L'obéissance doit être consentie. Max Weber définit le pouvoir comme une relation supposant en chacun des deux termes un consentement, il définit 3 sources de la légitimité qui renvoient à 3 types de pouvoir légitimes. Tout d'abord le pouvoir traditionnel ; « que le patriarche ou le seigneur terrien exerçait autrefois « il renvoie à la croyance, au caractère sacré des traditions qui fixent les règles de vie commune. Il se double d'une croyance dans le caractère sacré de ceux qui incarnent la tradition : « l'autorité de l'éternel hier «, c'est à dire des détenteurs du pouvoir car ils sont considérés comme sacré au non de la tradition. Les règles de vie commune se répètent et doivent être garanties par ces hommes sacrés. Selon Weber Il y a 3 caractéristiques qui découlent de ce pouvoir. En premier nous trouvons l'ancienneté : La tradition existe depuis très longtemps puis l'habitude : Les individus veulent et sont habitués à respecter la tradition et enfin l'héritage : Le titulaire du pouvoir est issu d'une lignée liée à l'exercice du pouvoir.

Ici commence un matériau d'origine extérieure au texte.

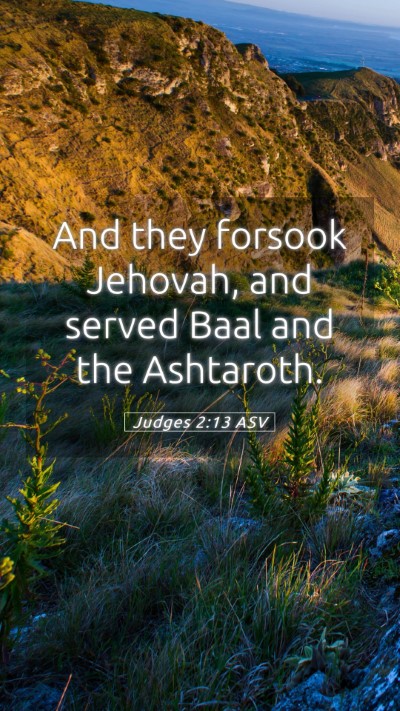 Picture 05 - Judges 2:13 ASV Mobile Phone Wallpaper - And they forsook Jehovah, and served Baal and the - Mobile Bible Verse Wallpaper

Puis nous trouvons le pouvoir charismatique : Cette forme de domination repose sur la soumission au caractère exceptionnel, sacré, à la vertu héroïque ou à la valeur exemplaire de la personne qui exerce le pouvoir.Quatre caractéristiques y sont associées, la première étant l'obéissance en la personne du chef et non aux règles, nous trouvons en deuxième caractéristiques les conditions particulières d'arrivée au pouvoir comme par exemple les guerres puis nous trouvons la subjectivité des critères de sélection du personnel administratif dont principalement le dévouement au chef et enfin l'instabilité : le chef doit constamment trouver un moyen de mettre en avant ses qualités par exemple avec ses victoires militaires ou des plébiscites et lorsqu'il n'y parvient pas, c'est la chute du régime.
Pour finir le troisième pouvoir est le pouvoir légal ou rationnel « qui s'impose en vertu de la légalité « c'est à dire qu'il repose sur la croyance à la validité des normes juridiques en vigueur. Les règles sont adoptées rationnellement c'est-à-dire qu'elles sont approuvées par le peuple ou ses représentants selon une procédure fixe et déterminée. Les règles sont formulées de façon abstraite et impersonnelle. Le détenteur du pouvoir est lui aussi soumis au droit, nous trouvons alors le principe de l'État de droit. Les gouvernés obéissent aux règles qui organisent la fonction de détenteur du pouvoir et non à la personne du détenteur du pouvoir. Ce qui vaut dans nos démocraties contemporaines, les citoyens obéissent moins à des personnes voire aux institutions, qu'aux normes. Le pouvoir exige un droit qui s'impose à tous, aux citoyens et au gouvernement. Tout véritable rapport de domination comporte un minimum de volonté d'obéir, par conséquent un intérêt, intérieur ou extérieur à obéir. Max Weber distingue trois raisons à l'obéissance des individus, « soit la peur d'une vengeance des puissances magiques ou des détenteurs du pouvoirs – soit l'espoir d'une récompense ici-bas ou dans l'autre monde « soit « d'autres intérêts variés «. C'est selon lui les trois formes pures qui composent la légitimité de l'obéissance. Pour durer, toute domination doit faire naître et renforcer une croyance en sa légitimité. Pour Weber, l’État doit donc exercer son pouvoir de manière à ce qu'il apparaisse juste et fondé afin de faire accepter sa domination sur les gouvernés. Par le biais de l'acceptation de la domination les gouvernés abandonneront le monopole de la violence légitime.
Nous avons donc tenté de définir le politique à travers la notion de coercition et la notion de domination sur lesquelles l’État est fondé. Tout pouvoir, y compris le plus légitime a donc besoin de ressources sur lesquelles s'appuyer pour perdurer. La force est une ressource mais elle n'est pas la plus efficace. Le pouvoir peut exclure l'usage de la force, car il peut se reposer sur la force des croyances. Les individus adhèrent sur ce qui fait le socle de l’État.